I build stuff, I create thing, I follow my passions and when someone suggests that I have 'too much free time' because I'm doing something different than them, I've got to disagree. No, we all have the same amount of fixed time, I'm just organizing how I use mine differently.

"Well, I don't mean it that way-" stop. For the sake of communication, your intention is not going to change how plenty of folks will hear it. Consider the possibility that you're unknowingly causing hurt with an innocent sounding phrase and that whether you intended to or not doesn't change that fact. Someone who slaves over a drawing or spends hours assembling a model or puts their heart and soul into an elaborate cosplay setup and hears an implication that it was just messing around because it's not Useful Work can't read your mind.
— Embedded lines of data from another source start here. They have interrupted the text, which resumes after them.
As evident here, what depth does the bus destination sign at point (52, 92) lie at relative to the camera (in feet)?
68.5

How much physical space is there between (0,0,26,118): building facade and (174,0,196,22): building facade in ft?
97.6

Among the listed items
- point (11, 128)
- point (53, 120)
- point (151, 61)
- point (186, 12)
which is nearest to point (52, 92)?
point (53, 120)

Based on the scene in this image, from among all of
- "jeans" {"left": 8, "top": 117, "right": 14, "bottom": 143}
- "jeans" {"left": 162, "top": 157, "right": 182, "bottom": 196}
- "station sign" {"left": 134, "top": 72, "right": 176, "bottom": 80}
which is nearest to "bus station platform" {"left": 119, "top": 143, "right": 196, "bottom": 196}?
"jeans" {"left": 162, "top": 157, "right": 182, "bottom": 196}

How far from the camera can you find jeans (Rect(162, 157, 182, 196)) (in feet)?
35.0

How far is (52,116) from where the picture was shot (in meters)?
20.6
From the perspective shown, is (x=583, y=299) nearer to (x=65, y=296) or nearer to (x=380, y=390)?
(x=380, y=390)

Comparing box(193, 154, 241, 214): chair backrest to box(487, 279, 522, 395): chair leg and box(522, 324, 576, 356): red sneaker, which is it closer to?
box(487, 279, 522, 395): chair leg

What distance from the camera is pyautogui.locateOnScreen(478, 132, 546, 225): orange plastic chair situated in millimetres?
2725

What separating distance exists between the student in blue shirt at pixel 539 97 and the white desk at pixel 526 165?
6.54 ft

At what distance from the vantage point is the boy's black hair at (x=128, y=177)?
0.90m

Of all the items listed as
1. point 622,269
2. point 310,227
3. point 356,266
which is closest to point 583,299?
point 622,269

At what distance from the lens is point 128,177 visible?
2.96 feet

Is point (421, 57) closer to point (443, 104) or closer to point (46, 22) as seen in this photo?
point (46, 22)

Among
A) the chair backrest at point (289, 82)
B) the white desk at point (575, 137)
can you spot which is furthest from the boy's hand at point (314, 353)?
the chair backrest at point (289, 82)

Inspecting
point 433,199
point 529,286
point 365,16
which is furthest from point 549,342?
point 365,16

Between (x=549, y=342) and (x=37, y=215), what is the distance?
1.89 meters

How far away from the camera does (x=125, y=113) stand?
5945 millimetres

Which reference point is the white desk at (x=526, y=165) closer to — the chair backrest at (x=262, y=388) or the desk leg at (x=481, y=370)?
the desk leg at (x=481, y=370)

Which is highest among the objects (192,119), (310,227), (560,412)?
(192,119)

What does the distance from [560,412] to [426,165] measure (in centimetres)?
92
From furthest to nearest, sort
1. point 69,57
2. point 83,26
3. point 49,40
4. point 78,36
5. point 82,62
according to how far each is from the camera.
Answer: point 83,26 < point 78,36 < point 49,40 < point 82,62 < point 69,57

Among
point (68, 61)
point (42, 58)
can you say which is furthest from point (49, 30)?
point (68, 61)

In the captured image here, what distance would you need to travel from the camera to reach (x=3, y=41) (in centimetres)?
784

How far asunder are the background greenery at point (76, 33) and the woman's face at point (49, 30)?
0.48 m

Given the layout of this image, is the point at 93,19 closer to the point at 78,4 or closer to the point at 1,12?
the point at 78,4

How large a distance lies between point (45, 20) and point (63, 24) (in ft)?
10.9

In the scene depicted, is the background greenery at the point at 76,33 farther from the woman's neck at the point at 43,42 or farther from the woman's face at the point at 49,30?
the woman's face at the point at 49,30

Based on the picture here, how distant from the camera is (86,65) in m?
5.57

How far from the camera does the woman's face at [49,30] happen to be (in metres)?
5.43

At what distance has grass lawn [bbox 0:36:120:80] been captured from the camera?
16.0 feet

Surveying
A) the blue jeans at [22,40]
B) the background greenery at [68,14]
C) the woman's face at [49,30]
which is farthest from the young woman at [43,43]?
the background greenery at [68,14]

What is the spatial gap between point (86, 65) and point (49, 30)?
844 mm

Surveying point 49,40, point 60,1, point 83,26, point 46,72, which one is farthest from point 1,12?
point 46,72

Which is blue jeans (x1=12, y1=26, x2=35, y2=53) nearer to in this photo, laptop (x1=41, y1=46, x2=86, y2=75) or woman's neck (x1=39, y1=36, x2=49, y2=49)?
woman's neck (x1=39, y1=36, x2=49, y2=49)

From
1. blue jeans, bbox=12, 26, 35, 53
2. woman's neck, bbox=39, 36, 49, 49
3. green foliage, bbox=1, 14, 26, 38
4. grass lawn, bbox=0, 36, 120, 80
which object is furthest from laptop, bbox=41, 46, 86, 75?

My request to you: stop accidentally shaming people (because 'too much free time' implies laziness) for making things. If you want to train people not to show you their creations and to make them feel bad about themselves, I guess this is a good way to do it. If, however, you'd rather _not_ be the person who punishes those around them for choosing to open themselves to a little vulnerability by showing you something into which they invested their hearts and souls, consider deleting this phrase from your vocabulary.

If you have the time, that is.

Grave commentary

Imagine that your highest rated social media comment at the time of your death… ends up engraved onto your tombstone. You commit to this as part of a self-improvement or self-help strategy because when the day comes, that’s your legacy.

Not everyone can make the same physical impact on the world. Wealth, circumstances, ability… these vary hugely. There can only be so many opera halls and libraries, only so many thriving industries, but the one thing that unites us all is death. We all die in the end (until we can be uploaded into the fabric of the universe, manipulating the quantum foam itself as a computing substrate maybe, but that’s a different post) so how can we leave a mark that’s US and not just who we THINK we are?

With grave markers, folks sometimes put a favorite quote or write something personal, but like a survey of self-selected survey takers, how representative can it actually be? Is it who we really are, or is it just our idealized presentation of how we want people to see us? That question is why I propose Grave Discussions.

Instead of picking a phrase out of a book or just filling in a form at a mortuary, let your ideas engage in mortal combat at the coliseum of ideas: The Web. On the Internet, nobody knows you’re a dog, but everybody sees your inner self. Sometimes it’s thoughtful, sometimes John Gabriel’s Greater Internet Fuckwad Theory takes over. Whatever way you decide to go, your contribution with the highest ranking at the time of your death becomes your WINNING IDEA, the one that’s presented to the world as your opus.

Will you change your life to put your best foot forward? Will you sharpen your skills and become a more effective you to bring about the legacy YOU want? Or will you let the tides carry you along to whatever’s popular at the time but isn’t really who you think you actually ARE?

Now take away the physical gravestone and you have… today. Your internet presence will probably be seen by more folks than almost any gravestone. Also, you don’t have to be dead for people to make judgments about who you are because shoot, they’re reading those comments now. Is a grave marker really where we tell everyone who we are/were? Maybe it was once, but now… now every comment and post we make is a little marker we leave that may outlive the planet. If we wanted to affect how the future saw our impact on humanity, is it too late? Or can we still take control and put our best selves forward?

Commit. Commit now, then start posting your best. Your legacy depends on it.